Results: Five (36%) adults in the ASD population had substance use/abuse, which was not significantly different from that observed in the non-ASD clinical population.

Joshi et al. [5] Sample: N = 63 adults with ASD who were referred to special services for complex cases of ASD.

Aim: To compare patterns of psychiatric comorbidity and functioning with those of a clinical sample without ASD.

Results: Seven (11%) adults in the ASD sample had current SUD (33% lifetime prevalence); between 3% and 6% of the individuals had a current drug abuse or drug addiction (13%–29% lifetime). Although the rates were lower than those observed in the non-ASD sample, the difference was not statistically significant.

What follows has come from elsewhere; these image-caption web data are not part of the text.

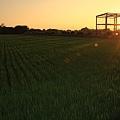 稻地的昏陽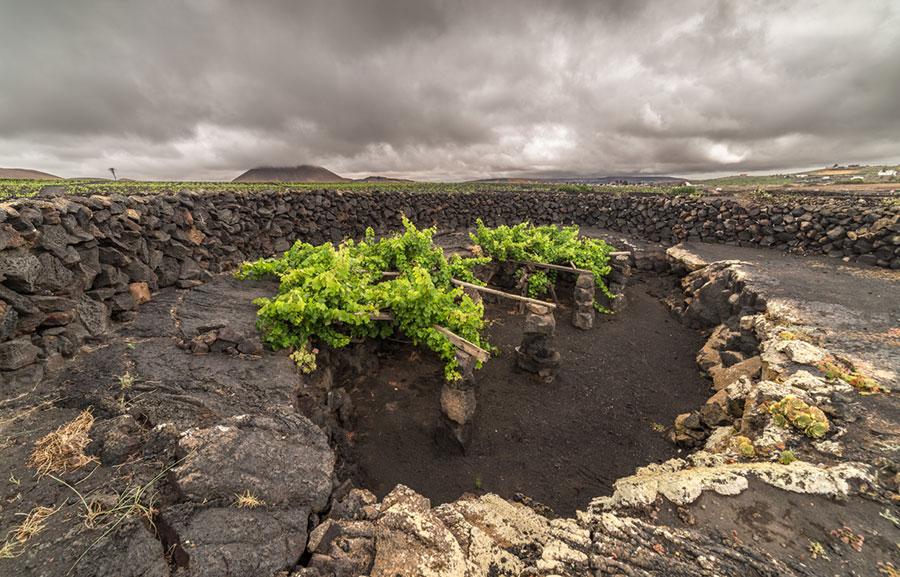 Viñedos en tierras volcanicas de Lanzarote, bodega El Grifo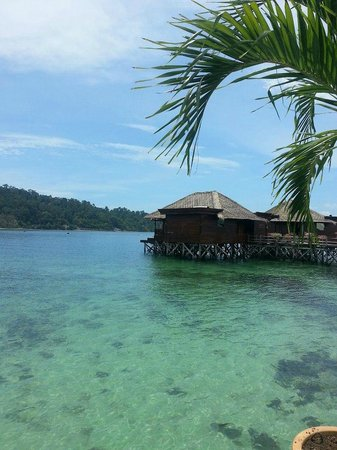 Gayana Eco Resort: palm villa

Søndenaa et al. [17] Sample: N = 33 offenders with ASD who were charged with sexual or violent crime (a subsample of the next study).

Aim: To compare and contrast the characteristics of sexual and violent offenders and identify the presence of autistic traits in the presentation of the offending behavior.

Results: Twelve individuals (36%) reported substance abuse, mainly linked to alcohol consumption. However, only three individuals (10%, all in the violent offender group) were formally diagnosed with SUD by forensic psychiatric experts.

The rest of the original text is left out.